[Document section]:
I guess for me it's about being with the RIGHT person, and being engaged on all levels.

Luckily I've had the odd occasion I've tasted what I'm looking for and felt the lonliness disappear...so I know it's out there somewhere, and I'm not willing to settle for less anymore as far as romantic relationships go...had enough of that.


----------



## periculosa (Apr 3, 2010)

Tal said:


> Interesting thread.
> 
> I'm personally lonely all the time. I think it would be good to define what loneliness is for me a little though, as most of the suggestions I've seen here, reading, writing, good movie etc., for me have more to do with boredom than lonliness (I'm always lonely, but rarely bored). Basically different ways to sidetrack/entertain yourself.
> 
> ...


Interesting that you try to "define" loneliness. I have no difficulty distinguishing it from boredom. I am rarely bored, because I am very busy and I have to try to function in spite of the strong emotions I feel most days.

But if I had to use a term other than loneliness for what I feel, then I would call it longing. I haven't had a satisfying intimate (both physical and emotional) relationship with another person in a very long time. I thought I had such a relationship with my husband and then I discovered that it was simply a self-sustained illusion. The loneliness I feel at times is almost a palpable thing; it sears through me. Sometimes I don't want to go out in public where I see couples, and would rather be out alone in nature. In those moments, paradoxically, I _don't_ feel lonely. When I am out in the woods I feel more a part of the world than when I am among people.

Hobbies or watching TV or listening to music isn't going to make this sort of longing go away. Sometimes, though, writing helps. On a lucky day I get involved enough in some activity or other and I manage to forget for a few hours. But lately most everything, even the things that I once got passionate about, simply seem hollow. I worry that I will be swallowed up my sadness and my loneliness.


----------



## Tal (Oct 19, 2009)

periculosa said:


> But if I had to use a term other than loneliness for what I feel, then I would call it longing.


I was just defining it for myself really, but longing is really spot on.



periculosa said:


> I thought I had such a relationship with my husband and then I discovered that it was simply a self-sustained illusion.


One of the biggest problems is projecting. I don't really do it anymore...ha...probably why I'm not with anyone. I won't let anyone do it with me either...ha...probably why I'm not with anyone.


----------



## PaintedMonk (Oct 27, 2010)

greatexpectations said:


> i feel lonely often, not because i dont have any friends or family but because in my everday school day im in this environment where i am a complete contrast to my environment. sometimes i get sad and feel lonely because there is not one day where i dont get confirmed in how "weird i am".. like being called: weird, SO strange, SO funny weird, so this so that........ETC


This is an interesting comment. I was talking to a friend who is also an NFer, and we both shared how "weird" is a word people tended to use for us. 

And I don't think it's a bad thing. It's because of, not despite, our strangeness that we can get through sometimes where conventional routes fail. And I think it's better to be weird than boring or simple or a lot of other things, eh?


----------



## pretty.Odd (Oct 7, 2010)

I feel lonely all the time, to the point that it's my default emotion. The worst thing for me to do when I'm lonley is to become a hermit and lock myself inside my house because it only fuels my loneliness and depression even more. Going outside and being with nature helps.


----------

[Work order 1]:
Answer these questions about the loneliness thread, putting each answer on its own line marked like its question.
(a) What term does periculosa say she would use instead of loneliness?
(b) Where does periculosa say she paradoxically doesn't feel lonely?
(c) What word do PaintedMonk and a friend say people tended to use for them?
[Work order 2]:
List every username in the loneliness thread that appears with a date, and give the date shown for each.
[Work order 3]:
Write out the part of the loneliness thread from "Interesting that you" up to and including "feel most days.".

[Study material]:
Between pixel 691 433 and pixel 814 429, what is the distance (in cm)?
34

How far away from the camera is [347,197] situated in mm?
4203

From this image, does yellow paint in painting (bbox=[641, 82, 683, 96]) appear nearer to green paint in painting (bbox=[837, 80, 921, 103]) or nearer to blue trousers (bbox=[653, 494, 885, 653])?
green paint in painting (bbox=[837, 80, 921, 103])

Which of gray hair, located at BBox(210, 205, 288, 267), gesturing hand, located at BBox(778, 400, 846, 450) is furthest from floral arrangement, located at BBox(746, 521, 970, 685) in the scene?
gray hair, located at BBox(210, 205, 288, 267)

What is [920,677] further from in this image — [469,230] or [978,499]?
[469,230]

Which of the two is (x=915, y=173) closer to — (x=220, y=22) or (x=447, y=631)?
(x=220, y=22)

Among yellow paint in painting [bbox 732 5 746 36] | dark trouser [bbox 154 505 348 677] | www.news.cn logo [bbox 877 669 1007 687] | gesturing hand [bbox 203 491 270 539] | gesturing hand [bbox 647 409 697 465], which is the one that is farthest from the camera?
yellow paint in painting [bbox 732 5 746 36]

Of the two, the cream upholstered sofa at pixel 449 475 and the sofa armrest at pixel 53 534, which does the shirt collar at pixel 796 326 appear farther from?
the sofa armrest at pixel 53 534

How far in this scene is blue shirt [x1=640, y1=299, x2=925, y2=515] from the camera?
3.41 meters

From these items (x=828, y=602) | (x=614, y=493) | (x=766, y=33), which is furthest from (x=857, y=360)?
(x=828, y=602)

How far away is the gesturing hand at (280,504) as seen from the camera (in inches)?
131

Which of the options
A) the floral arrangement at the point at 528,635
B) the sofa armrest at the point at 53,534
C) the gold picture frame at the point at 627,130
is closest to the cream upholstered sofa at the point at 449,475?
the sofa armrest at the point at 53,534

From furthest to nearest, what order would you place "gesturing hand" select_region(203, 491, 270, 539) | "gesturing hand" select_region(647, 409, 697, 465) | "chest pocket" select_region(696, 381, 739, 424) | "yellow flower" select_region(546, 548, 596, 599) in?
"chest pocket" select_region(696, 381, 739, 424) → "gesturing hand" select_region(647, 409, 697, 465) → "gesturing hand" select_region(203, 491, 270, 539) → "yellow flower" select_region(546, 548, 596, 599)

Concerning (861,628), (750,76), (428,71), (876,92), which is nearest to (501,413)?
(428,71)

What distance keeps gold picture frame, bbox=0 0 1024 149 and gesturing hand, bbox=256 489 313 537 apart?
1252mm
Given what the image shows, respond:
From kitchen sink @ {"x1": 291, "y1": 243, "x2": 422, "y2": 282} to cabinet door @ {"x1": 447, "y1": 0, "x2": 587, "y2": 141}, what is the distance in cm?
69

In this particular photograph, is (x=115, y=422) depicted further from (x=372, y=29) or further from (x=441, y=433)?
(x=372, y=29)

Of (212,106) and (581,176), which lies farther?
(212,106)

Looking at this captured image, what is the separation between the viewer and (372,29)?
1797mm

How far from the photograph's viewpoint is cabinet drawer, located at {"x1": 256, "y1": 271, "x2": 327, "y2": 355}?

[Response 1]:
(a) Longing.
(b) Out alone in nature, in the woods.
(c) "Weird."

[Response 2]:
periculosa (Apr 3, 2010)
Tal (Oct 19, 2009)
PaintedMonk (Oct 27, 2010)
pretty.Odd (Oct 7, 2010)

[Response 3]:
Interesting that you try to "define" loneliness. I have no difficulty distinguishing it from boredom. I am rarely bored, because I am very busy and I have to try to function in spite of the strong emotions I feel most days.